Three blocks $A, \, B$ and $C$ are lying on a smooth horizontal surface, as shown in the figure. $A$ and $B$ have equal masses $m$ while $C$ has mass $M$ . Block $A$ is given an initial speed $v$ towards $B$ due to which it collides with $B$ perfectly inelastically. The combined mass collides with $C$ , also perfectly inelastically. $\frac{5}{6}\text{t}\text{h}$ of the initial kinetic energy is lost in the whole process.

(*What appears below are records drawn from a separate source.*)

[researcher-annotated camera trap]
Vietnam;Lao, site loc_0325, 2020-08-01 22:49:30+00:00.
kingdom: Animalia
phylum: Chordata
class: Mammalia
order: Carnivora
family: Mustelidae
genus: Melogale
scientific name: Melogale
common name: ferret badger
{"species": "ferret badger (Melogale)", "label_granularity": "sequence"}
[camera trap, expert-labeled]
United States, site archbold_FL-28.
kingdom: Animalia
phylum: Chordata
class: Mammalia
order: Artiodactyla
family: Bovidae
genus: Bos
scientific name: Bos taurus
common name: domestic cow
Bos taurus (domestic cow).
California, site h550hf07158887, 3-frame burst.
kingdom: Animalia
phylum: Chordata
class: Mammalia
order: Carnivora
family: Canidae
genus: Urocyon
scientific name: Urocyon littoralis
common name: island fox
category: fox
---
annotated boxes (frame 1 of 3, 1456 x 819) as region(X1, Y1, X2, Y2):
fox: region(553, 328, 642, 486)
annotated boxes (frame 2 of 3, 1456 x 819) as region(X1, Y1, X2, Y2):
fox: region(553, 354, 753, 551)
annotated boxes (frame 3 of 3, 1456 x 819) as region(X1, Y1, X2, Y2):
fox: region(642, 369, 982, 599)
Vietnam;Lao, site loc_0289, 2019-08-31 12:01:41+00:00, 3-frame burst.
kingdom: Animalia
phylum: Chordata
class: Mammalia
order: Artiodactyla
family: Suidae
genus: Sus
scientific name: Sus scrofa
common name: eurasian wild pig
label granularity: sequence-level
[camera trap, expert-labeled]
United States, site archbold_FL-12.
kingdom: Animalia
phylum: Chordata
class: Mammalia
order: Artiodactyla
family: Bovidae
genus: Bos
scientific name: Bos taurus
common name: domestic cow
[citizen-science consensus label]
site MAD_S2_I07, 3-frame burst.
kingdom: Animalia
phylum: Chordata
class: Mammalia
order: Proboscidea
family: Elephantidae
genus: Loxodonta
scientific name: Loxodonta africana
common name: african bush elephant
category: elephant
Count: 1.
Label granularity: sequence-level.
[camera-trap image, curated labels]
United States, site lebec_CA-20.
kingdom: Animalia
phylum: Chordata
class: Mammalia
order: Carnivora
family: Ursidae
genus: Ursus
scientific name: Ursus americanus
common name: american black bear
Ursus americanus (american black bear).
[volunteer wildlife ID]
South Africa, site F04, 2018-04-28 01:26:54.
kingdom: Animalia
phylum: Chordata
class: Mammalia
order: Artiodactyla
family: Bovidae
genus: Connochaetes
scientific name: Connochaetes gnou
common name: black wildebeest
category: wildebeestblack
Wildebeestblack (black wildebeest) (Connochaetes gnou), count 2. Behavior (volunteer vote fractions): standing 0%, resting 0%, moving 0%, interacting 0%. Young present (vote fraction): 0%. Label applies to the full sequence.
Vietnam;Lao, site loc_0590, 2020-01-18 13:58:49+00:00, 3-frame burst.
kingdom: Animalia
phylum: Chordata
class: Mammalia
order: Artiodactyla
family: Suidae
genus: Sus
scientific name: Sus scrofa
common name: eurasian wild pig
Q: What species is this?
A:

What is the value of $M / m$ ?

• A. $3$
• B. $4$
• C. $5$
• D. $2$

Answer 1

Answer: (B)

$mv=\left(m + m\right)v^{′}$
$\left(m + m\right)v^{′}=\left(m + m + M\right)v_{f}$
$\therefore $ final velocity $v_{f}=\frac{m}{2 m + M}v$
Initial energy $=\frac{1}{2}mv^{2}$
Final energy $ \, =\frac{1}{2}\left(2 m + M\right)\left(\frac{m v}{2 m + M}\right)^{2}$
Given that $\frac{5}{6}\frac{1}{2}mv^{2}=\frac{1}{2}mv^{2}-\frac{1}{2}\left(2 m + M\right)\left(\frac{m v}{2 m + M}\right)^{2}$
$\frac{1}{12}mv^{2}=\frac{1}{2}\frac{m^{2} v^{2}}{\left(2 m + M\right)}$
$6m=2m+M$
$\frac{M}{m}=4$